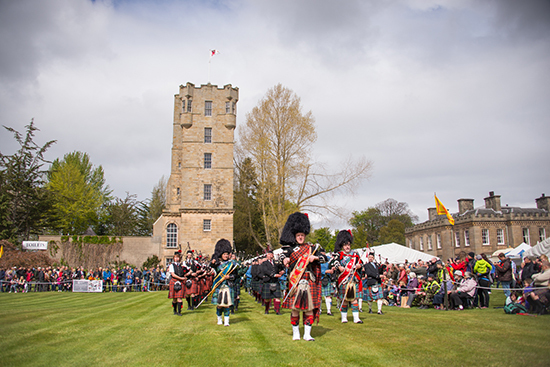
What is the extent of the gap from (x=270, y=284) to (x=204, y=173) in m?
29.5

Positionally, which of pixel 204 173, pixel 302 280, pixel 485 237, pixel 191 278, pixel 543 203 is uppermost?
pixel 204 173

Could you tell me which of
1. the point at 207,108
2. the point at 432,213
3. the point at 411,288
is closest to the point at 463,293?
the point at 411,288

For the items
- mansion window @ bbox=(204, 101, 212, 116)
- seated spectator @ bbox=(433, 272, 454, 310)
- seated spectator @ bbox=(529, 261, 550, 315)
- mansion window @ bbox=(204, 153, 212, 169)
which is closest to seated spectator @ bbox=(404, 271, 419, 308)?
seated spectator @ bbox=(433, 272, 454, 310)

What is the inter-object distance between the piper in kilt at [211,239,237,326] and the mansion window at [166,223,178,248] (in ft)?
106

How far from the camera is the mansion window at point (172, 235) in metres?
42.2

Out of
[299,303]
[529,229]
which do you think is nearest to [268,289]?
[299,303]

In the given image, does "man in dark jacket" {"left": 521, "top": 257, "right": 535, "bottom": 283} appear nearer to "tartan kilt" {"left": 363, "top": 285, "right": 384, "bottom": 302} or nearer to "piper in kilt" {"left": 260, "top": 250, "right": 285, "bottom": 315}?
"tartan kilt" {"left": 363, "top": 285, "right": 384, "bottom": 302}

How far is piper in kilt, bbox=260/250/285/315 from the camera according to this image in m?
13.2

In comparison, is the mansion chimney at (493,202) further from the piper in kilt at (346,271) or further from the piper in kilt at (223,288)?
the piper in kilt at (223,288)

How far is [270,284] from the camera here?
13211 mm

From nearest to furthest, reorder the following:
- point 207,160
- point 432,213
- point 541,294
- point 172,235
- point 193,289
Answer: point 541,294 → point 193,289 → point 207,160 → point 172,235 → point 432,213

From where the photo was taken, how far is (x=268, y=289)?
1363 centimetres

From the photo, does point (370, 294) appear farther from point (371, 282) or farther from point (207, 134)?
point (207, 134)

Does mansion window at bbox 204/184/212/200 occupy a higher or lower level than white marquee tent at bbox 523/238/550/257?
higher
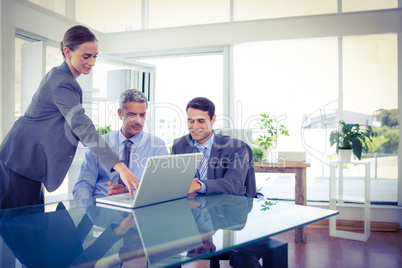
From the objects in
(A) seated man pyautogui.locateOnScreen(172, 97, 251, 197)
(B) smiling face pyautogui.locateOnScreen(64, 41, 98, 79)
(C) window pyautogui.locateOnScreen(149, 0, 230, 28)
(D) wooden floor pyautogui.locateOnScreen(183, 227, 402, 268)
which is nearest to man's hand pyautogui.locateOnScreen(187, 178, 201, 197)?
(A) seated man pyautogui.locateOnScreen(172, 97, 251, 197)

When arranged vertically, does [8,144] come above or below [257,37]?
below

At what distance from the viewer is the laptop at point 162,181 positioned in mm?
1286

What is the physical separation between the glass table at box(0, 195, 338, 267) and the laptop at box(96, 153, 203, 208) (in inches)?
1.6

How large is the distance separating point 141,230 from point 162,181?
359mm

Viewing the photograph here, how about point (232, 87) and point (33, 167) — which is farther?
point (232, 87)

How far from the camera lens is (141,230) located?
41.1 inches

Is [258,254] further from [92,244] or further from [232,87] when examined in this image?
[232,87]

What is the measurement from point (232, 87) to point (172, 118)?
3.00 ft

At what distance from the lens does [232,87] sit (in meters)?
4.48

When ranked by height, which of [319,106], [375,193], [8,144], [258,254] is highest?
[319,106]

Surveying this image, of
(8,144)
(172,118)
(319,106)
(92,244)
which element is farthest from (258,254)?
(172,118)

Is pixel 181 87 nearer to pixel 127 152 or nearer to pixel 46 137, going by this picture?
pixel 127 152

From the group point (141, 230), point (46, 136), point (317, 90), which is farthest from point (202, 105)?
point (317, 90)

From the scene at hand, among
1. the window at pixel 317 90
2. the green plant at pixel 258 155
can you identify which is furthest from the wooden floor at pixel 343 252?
the green plant at pixel 258 155
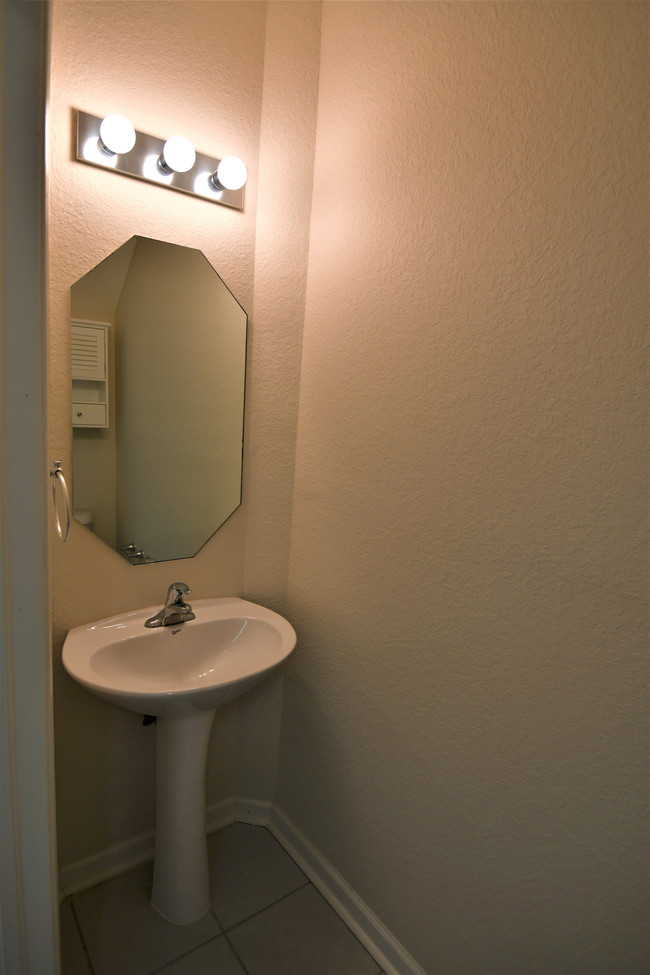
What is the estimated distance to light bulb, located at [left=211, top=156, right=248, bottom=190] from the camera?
1.36m

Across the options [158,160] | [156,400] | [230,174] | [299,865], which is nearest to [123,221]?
[158,160]

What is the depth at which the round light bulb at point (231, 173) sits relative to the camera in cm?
136

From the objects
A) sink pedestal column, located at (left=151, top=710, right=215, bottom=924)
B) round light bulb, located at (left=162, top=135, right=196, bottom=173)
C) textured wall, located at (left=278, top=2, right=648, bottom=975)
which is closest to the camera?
textured wall, located at (left=278, top=2, right=648, bottom=975)

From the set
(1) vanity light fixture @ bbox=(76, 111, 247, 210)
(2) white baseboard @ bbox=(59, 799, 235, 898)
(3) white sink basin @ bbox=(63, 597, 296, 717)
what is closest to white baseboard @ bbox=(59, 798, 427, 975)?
(2) white baseboard @ bbox=(59, 799, 235, 898)

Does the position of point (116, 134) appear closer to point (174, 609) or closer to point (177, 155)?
point (177, 155)

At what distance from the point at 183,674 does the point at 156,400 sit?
0.78 m

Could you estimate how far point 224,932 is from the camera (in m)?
1.40

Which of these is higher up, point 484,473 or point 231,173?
point 231,173

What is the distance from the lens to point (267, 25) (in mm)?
1439

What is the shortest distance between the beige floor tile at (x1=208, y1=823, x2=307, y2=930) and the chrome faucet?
0.85 m

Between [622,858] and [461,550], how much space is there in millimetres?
594

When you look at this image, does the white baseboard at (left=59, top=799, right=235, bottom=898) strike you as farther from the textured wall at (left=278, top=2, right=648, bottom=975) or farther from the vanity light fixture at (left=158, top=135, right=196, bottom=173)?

## THE TASK
Skip every picture and transcribe the data above exactly.

## COMPLETED EXERCISE
What is the extent of the gap from (x=270, y=284) to (x=204, y=173) in m?
29.5

Positionally, which of pixel 204 173, pixel 302 280, pixel 485 237, pixel 191 278, pixel 543 203 is uppermost?
pixel 204 173

Could you tell me which of
1. the point at 207,108
2. the point at 432,213
3. the point at 411,288
is closest to the point at 463,293?
the point at 411,288

For the items
- mansion window @ bbox=(204, 101, 212, 116)
- seated spectator @ bbox=(433, 272, 454, 310)
- seated spectator @ bbox=(529, 261, 550, 315)
- mansion window @ bbox=(204, 153, 212, 169)
which is closest to seated spectator @ bbox=(404, 271, 419, 308)?
seated spectator @ bbox=(433, 272, 454, 310)

What is the inter-object distance between the piper in kilt at [211,239,237,326] and the mansion window at [166,223,178,248] (in ft)?
106

How far from the camera is the mansion window at point (172, 235) in metres?
42.2

Out of
[299,303]
[529,229]
which do you think is nearest to [268,289]?
[299,303]

In the given image, does "man in dark jacket" {"left": 521, "top": 257, "right": 535, "bottom": 283} appear nearer to "tartan kilt" {"left": 363, "top": 285, "right": 384, "bottom": 302} or nearer to "piper in kilt" {"left": 260, "top": 250, "right": 285, "bottom": 315}?
"tartan kilt" {"left": 363, "top": 285, "right": 384, "bottom": 302}

How far is piper in kilt, bbox=260/250/285/315 from the camera according to this image in m?
13.2

In comparison, is the mansion chimney at (493,202) further from the piper in kilt at (346,271) or further from the piper in kilt at (223,288)?
the piper in kilt at (223,288)

How far is [270,284] from the camera here?
13211 mm

From nearest to furthest, reorder the following:
- point 207,160
- point 432,213
- point 541,294
- point 172,235
- point 193,289
Answer: point 541,294 → point 193,289 → point 207,160 → point 172,235 → point 432,213

From where the photo was taken, how far is (x=268, y=289)?
1363 centimetres

From the photo, does point (370, 294) appear farther from point (371, 282) or farther from point (207, 134)?
point (207, 134)

Does mansion window at bbox 204/184/212/200 occupy a higher or lower level than white marquee tent at bbox 523/238/550/257?
higher
From the objects in
(A) seated man pyautogui.locateOnScreen(172, 97, 251, 197)
(B) smiling face pyautogui.locateOnScreen(64, 41, 98, 79)
(C) window pyautogui.locateOnScreen(149, 0, 230, 28)
(D) wooden floor pyautogui.locateOnScreen(183, 227, 402, 268)
which is nearest to man's hand pyautogui.locateOnScreen(187, 178, 201, 197)?
(A) seated man pyautogui.locateOnScreen(172, 97, 251, 197)

When arranged vertically, does [8,144] come above or below [257,37]?
below

At what distance from the viewer is the laptop at point 162,181 positioned in mm?
1286

What is the physical separation between the glass table at box(0, 195, 338, 267) and the laptop at box(96, 153, 203, 208) (in inches)?
1.6

How large is the distance separating point 141,230 from point 162,181?
359mm

Viewing the photograph here, how about point (232, 87) and point (33, 167) — which is farther?
point (232, 87)

How far from the camera lens is (141,230) located?
41.1 inches

Is [258,254] further from [92,244] or further from [232,87] when examined in this image?
[232,87]

What is the measurement from point (232, 87) to point (172, 118)?
3.00 ft

At what distance from the lens does [232,87] sit (in meters)?
4.48

When ranked by height, which of [319,106], [375,193], [8,144], [258,254] is highest?
[319,106]

Surveying this image, of
(8,144)
(172,118)
(319,106)
(92,244)
which element is farthest from (258,254)?
(172,118)

Is pixel 181 87 nearer to pixel 127 152 or nearer to pixel 46 137, going by this picture?
pixel 127 152

From the group point (141, 230), point (46, 136), point (317, 90), which is farthest from point (202, 105)?
point (317, 90)

From the scene at hand, among
1. the window at pixel 317 90
2. the green plant at pixel 258 155
can you identify which is furthest from the wooden floor at pixel 343 252?
the green plant at pixel 258 155
What is the estimated distance to light bulb, located at [left=211, top=156, right=248, bottom=190] from the camera?
1.36m

Across the options [158,160] | [156,400] | [230,174] | [299,865], which is nearest to [123,221]?
[158,160]

What is the depth at which the round light bulb at point (231, 173) sits relative to the camera in cm?
136

From the objects
A) sink pedestal column, located at (left=151, top=710, right=215, bottom=924)
B) round light bulb, located at (left=162, top=135, right=196, bottom=173)
C) textured wall, located at (left=278, top=2, right=648, bottom=975)
which is closest to the camera?
textured wall, located at (left=278, top=2, right=648, bottom=975)

From the set
(1) vanity light fixture @ bbox=(76, 111, 247, 210)
(2) white baseboard @ bbox=(59, 799, 235, 898)
(3) white sink basin @ bbox=(63, 597, 296, 717)
what is closest to white baseboard @ bbox=(59, 798, 427, 975)?
(2) white baseboard @ bbox=(59, 799, 235, 898)

Does the position of point (116, 134) appear closer to point (174, 609) or closer to point (177, 155)?
point (177, 155)

At what distance from the point at 183,674 does the point at 156,400 sit?
0.78 m

Could you estimate how far point 224,932 is from the camera (in m)?
1.40

Which of these is higher up, point 484,473 or point 231,173?
point 231,173

What is the distance from the lens to point (267, 25) (in mm)?
1439

What is the shortest distance between the beige floor tile at (x1=208, y1=823, x2=307, y2=930) and the chrome faucet?
0.85 m

Between [622,858] and [461,550], how much space is there in millimetres?
594

When you look at this image, does the white baseboard at (left=59, top=799, right=235, bottom=898) strike you as farther from the textured wall at (left=278, top=2, right=648, bottom=975) or farther from the vanity light fixture at (left=158, top=135, right=196, bottom=173)?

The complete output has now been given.